Wednesday, September 4, 2013

My Baby

I wrote about the situation with the baby here. I went through a depression stage right after. I was going through the motions of life but not really living or enjoying life. I can't really explain exactly how I felt. But after about a month I realized I had to do something about it and got some medication. It took a while but I can feel the difference. 

The situation with the baby is ... Still up in the air. Mom dropped out of rehab after about 6 weeks. Rumor has it that dad asked her to quit because he didn't want to be alone anymore. But she denies it and there is no proof. Dad supposedly has followed his case plan. But he has medical issues and wouldn't be able to care for baby on his own. So according to social worker (the 5th one I've had since I got baby) it could go either way.

In the meantime life goes on. I fall more in love with baby every day. She turned 1 last month. 

We had a Fairy from Happily Ever After perform. She was great. 
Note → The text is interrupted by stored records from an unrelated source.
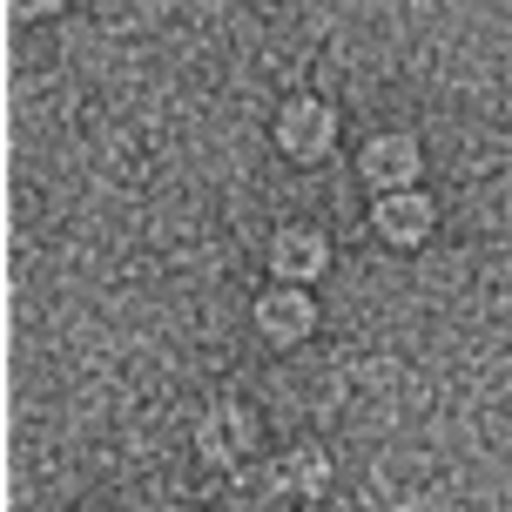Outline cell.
I'll use <instances>...</instances> for the list:
<instances>
[{
    "label": "cell",
    "mask_w": 512,
    "mask_h": 512,
    "mask_svg": "<svg viewBox=\"0 0 512 512\" xmlns=\"http://www.w3.org/2000/svg\"><path fill=\"white\" fill-rule=\"evenodd\" d=\"M371 223H378V236H391V243H418V236L432 230V203L411 196V189H378Z\"/></svg>",
    "instance_id": "7a4b0ae2"
},
{
    "label": "cell",
    "mask_w": 512,
    "mask_h": 512,
    "mask_svg": "<svg viewBox=\"0 0 512 512\" xmlns=\"http://www.w3.org/2000/svg\"><path fill=\"white\" fill-rule=\"evenodd\" d=\"M331 135H337V122H331V108H324V102H290L277 115V142L290 155H324V149H331Z\"/></svg>",
    "instance_id": "6da1fadb"
},
{
    "label": "cell",
    "mask_w": 512,
    "mask_h": 512,
    "mask_svg": "<svg viewBox=\"0 0 512 512\" xmlns=\"http://www.w3.org/2000/svg\"><path fill=\"white\" fill-rule=\"evenodd\" d=\"M243 432H250V418H243V411H230V418H209V425H203V459H230V452H236L230 438H243Z\"/></svg>",
    "instance_id": "8992f818"
},
{
    "label": "cell",
    "mask_w": 512,
    "mask_h": 512,
    "mask_svg": "<svg viewBox=\"0 0 512 512\" xmlns=\"http://www.w3.org/2000/svg\"><path fill=\"white\" fill-rule=\"evenodd\" d=\"M310 317H317V310H310V297H304V290H290V283H283V290H270V297L256 304V324L277 337V344H297V337L310 331Z\"/></svg>",
    "instance_id": "5b68a950"
},
{
    "label": "cell",
    "mask_w": 512,
    "mask_h": 512,
    "mask_svg": "<svg viewBox=\"0 0 512 512\" xmlns=\"http://www.w3.org/2000/svg\"><path fill=\"white\" fill-rule=\"evenodd\" d=\"M270 263H277V283H304V277H317V270L331 263V250H324L317 230H277Z\"/></svg>",
    "instance_id": "3957f363"
},
{
    "label": "cell",
    "mask_w": 512,
    "mask_h": 512,
    "mask_svg": "<svg viewBox=\"0 0 512 512\" xmlns=\"http://www.w3.org/2000/svg\"><path fill=\"white\" fill-rule=\"evenodd\" d=\"M364 176L378 182V189H405L418 176V142L411 135H378V142H364Z\"/></svg>",
    "instance_id": "277c9868"
},
{
    "label": "cell",
    "mask_w": 512,
    "mask_h": 512,
    "mask_svg": "<svg viewBox=\"0 0 512 512\" xmlns=\"http://www.w3.org/2000/svg\"><path fill=\"white\" fill-rule=\"evenodd\" d=\"M14 14H27V21L34 14H61V0H14Z\"/></svg>",
    "instance_id": "ba28073f"
},
{
    "label": "cell",
    "mask_w": 512,
    "mask_h": 512,
    "mask_svg": "<svg viewBox=\"0 0 512 512\" xmlns=\"http://www.w3.org/2000/svg\"><path fill=\"white\" fill-rule=\"evenodd\" d=\"M290 486H297V492H317V486H324V459H317V452H297V465H290Z\"/></svg>",
    "instance_id": "52a82bcc"
}]
</instances>
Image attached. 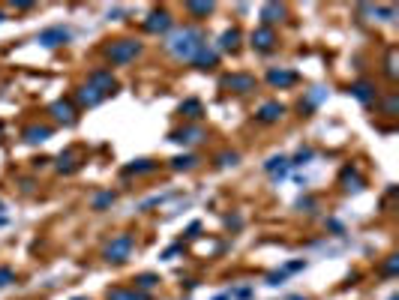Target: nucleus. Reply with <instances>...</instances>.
<instances>
[{
  "label": "nucleus",
  "mask_w": 399,
  "mask_h": 300,
  "mask_svg": "<svg viewBox=\"0 0 399 300\" xmlns=\"http://www.w3.org/2000/svg\"><path fill=\"white\" fill-rule=\"evenodd\" d=\"M135 54H138V42H132V39L111 42V48H108V60H114V63H126V60H132Z\"/></svg>",
  "instance_id": "obj_1"
},
{
  "label": "nucleus",
  "mask_w": 399,
  "mask_h": 300,
  "mask_svg": "<svg viewBox=\"0 0 399 300\" xmlns=\"http://www.w3.org/2000/svg\"><path fill=\"white\" fill-rule=\"evenodd\" d=\"M171 48H174V54H183V57H192L198 48H201V42H198V33H192V30H183L174 42H171Z\"/></svg>",
  "instance_id": "obj_2"
},
{
  "label": "nucleus",
  "mask_w": 399,
  "mask_h": 300,
  "mask_svg": "<svg viewBox=\"0 0 399 300\" xmlns=\"http://www.w3.org/2000/svg\"><path fill=\"white\" fill-rule=\"evenodd\" d=\"M222 84H225V87H231V90H237V93H246V90H252V87H255V81H252L249 75H228Z\"/></svg>",
  "instance_id": "obj_3"
},
{
  "label": "nucleus",
  "mask_w": 399,
  "mask_h": 300,
  "mask_svg": "<svg viewBox=\"0 0 399 300\" xmlns=\"http://www.w3.org/2000/svg\"><path fill=\"white\" fill-rule=\"evenodd\" d=\"M282 111H285L282 105L270 102V105H264V108H261V114H258V117H261L264 123H273V120H279V117H282Z\"/></svg>",
  "instance_id": "obj_4"
},
{
  "label": "nucleus",
  "mask_w": 399,
  "mask_h": 300,
  "mask_svg": "<svg viewBox=\"0 0 399 300\" xmlns=\"http://www.w3.org/2000/svg\"><path fill=\"white\" fill-rule=\"evenodd\" d=\"M273 30H258V33H252V45H258V48H273Z\"/></svg>",
  "instance_id": "obj_5"
},
{
  "label": "nucleus",
  "mask_w": 399,
  "mask_h": 300,
  "mask_svg": "<svg viewBox=\"0 0 399 300\" xmlns=\"http://www.w3.org/2000/svg\"><path fill=\"white\" fill-rule=\"evenodd\" d=\"M51 111H54V117H57V120H66V123H72V120H75L72 105H66V102H54V105H51Z\"/></svg>",
  "instance_id": "obj_6"
},
{
  "label": "nucleus",
  "mask_w": 399,
  "mask_h": 300,
  "mask_svg": "<svg viewBox=\"0 0 399 300\" xmlns=\"http://www.w3.org/2000/svg\"><path fill=\"white\" fill-rule=\"evenodd\" d=\"M78 99H81V105H96V102L102 99V93H99L96 87H81V93H78Z\"/></svg>",
  "instance_id": "obj_7"
},
{
  "label": "nucleus",
  "mask_w": 399,
  "mask_h": 300,
  "mask_svg": "<svg viewBox=\"0 0 399 300\" xmlns=\"http://www.w3.org/2000/svg\"><path fill=\"white\" fill-rule=\"evenodd\" d=\"M150 18H153V21H147L150 30H165V27L171 24V21H168V12H153Z\"/></svg>",
  "instance_id": "obj_8"
},
{
  "label": "nucleus",
  "mask_w": 399,
  "mask_h": 300,
  "mask_svg": "<svg viewBox=\"0 0 399 300\" xmlns=\"http://www.w3.org/2000/svg\"><path fill=\"white\" fill-rule=\"evenodd\" d=\"M90 81H93V84H102V87H99V93H108V90L114 87V78H111V75H105V72L90 75Z\"/></svg>",
  "instance_id": "obj_9"
},
{
  "label": "nucleus",
  "mask_w": 399,
  "mask_h": 300,
  "mask_svg": "<svg viewBox=\"0 0 399 300\" xmlns=\"http://www.w3.org/2000/svg\"><path fill=\"white\" fill-rule=\"evenodd\" d=\"M39 39H42L45 45H54V39H60V42L66 39V30H48V33H42Z\"/></svg>",
  "instance_id": "obj_10"
},
{
  "label": "nucleus",
  "mask_w": 399,
  "mask_h": 300,
  "mask_svg": "<svg viewBox=\"0 0 399 300\" xmlns=\"http://www.w3.org/2000/svg\"><path fill=\"white\" fill-rule=\"evenodd\" d=\"M294 72H270V84H291Z\"/></svg>",
  "instance_id": "obj_11"
},
{
  "label": "nucleus",
  "mask_w": 399,
  "mask_h": 300,
  "mask_svg": "<svg viewBox=\"0 0 399 300\" xmlns=\"http://www.w3.org/2000/svg\"><path fill=\"white\" fill-rule=\"evenodd\" d=\"M237 39H240V33H237V30H228V33L222 36V48H234Z\"/></svg>",
  "instance_id": "obj_12"
},
{
  "label": "nucleus",
  "mask_w": 399,
  "mask_h": 300,
  "mask_svg": "<svg viewBox=\"0 0 399 300\" xmlns=\"http://www.w3.org/2000/svg\"><path fill=\"white\" fill-rule=\"evenodd\" d=\"M351 90H354V96H357V99H363V102H369V99H372L369 84H357V87H351Z\"/></svg>",
  "instance_id": "obj_13"
},
{
  "label": "nucleus",
  "mask_w": 399,
  "mask_h": 300,
  "mask_svg": "<svg viewBox=\"0 0 399 300\" xmlns=\"http://www.w3.org/2000/svg\"><path fill=\"white\" fill-rule=\"evenodd\" d=\"M27 135H30L27 141H45V138H48V129H45V126H39V129H30Z\"/></svg>",
  "instance_id": "obj_14"
},
{
  "label": "nucleus",
  "mask_w": 399,
  "mask_h": 300,
  "mask_svg": "<svg viewBox=\"0 0 399 300\" xmlns=\"http://www.w3.org/2000/svg\"><path fill=\"white\" fill-rule=\"evenodd\" d=\"M180 111H189V114H186V117H198V111H201V105H198V102H195V99H189V102H186V105H183V108H180Z\"/></svg>",
  "instance_id": "obj_15"
}]
</instances>
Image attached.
She is such a happy, smart, wonderful child. So far there have been no issues from the drug addiction. I am so blessed that she is the perfect baby. I can honestly say she is the prettiest baby I have ever seen since I wasn't around to see my Princess as a baby so I'm not being a bad mom. 

I don't know what will happen next month at the court hearing. I won't know until right before the social worker turns in her court report with her recommendation. But for now I will love and enjoy every moment I have with her even if these moments will be ending soon. I will try to give her so much love it will last her a lifetime. 

Will I do this again? I keep getting asked that question. I don't know. I ultimately do it for the children. I would save them all if I could. If I get a bigger house or if baby gets returned to her birth parents maybe I will. A 3 year old would be good. That's a good age. But only God knows what my future will hold. 


4 comments:

  1. Wow! I can't believe little nugget is one already! She's soo cuuuute!!!I hope the court hearing goes well for you this time without any glitches and that you get to keep her.
    And hey, I have a birthday coming up and I think I could use a happily ever after fairy too. ;)

    ReplyDelete
    Replies
    1. Lorraine- please do get a fairy and make sure to take pictures and post them! ;)

      Delete
  2. I think its great what your doing for that sweet baby. You are giving her something that she would have never had if she was with her parents...Love and a special bond. Be so proud of that.
    We have had alot of fostering and adopting on my husbands side of the family. We know the situation well... and have seen it go good and bad. But even when we thought things were "bad"... there was always a happy ending. I think the California courts give the parents too many chances... (I think your in Cali too?)... BUT they always seem to do whats best for the kids in the end.
    I dont know if I am making any sense or just rambling.
    If bio mom dropped out of rehab, I would think your chances are good. She needs to use the resources the court provided or they are going to cut them off for her... and she will be on her own to fix her problems (which usually doesnt happen in a drug addicts case).... Prayers for you and your babies.

    ReplyDelete
  3. Your story brings tears to my eyes. Do much love.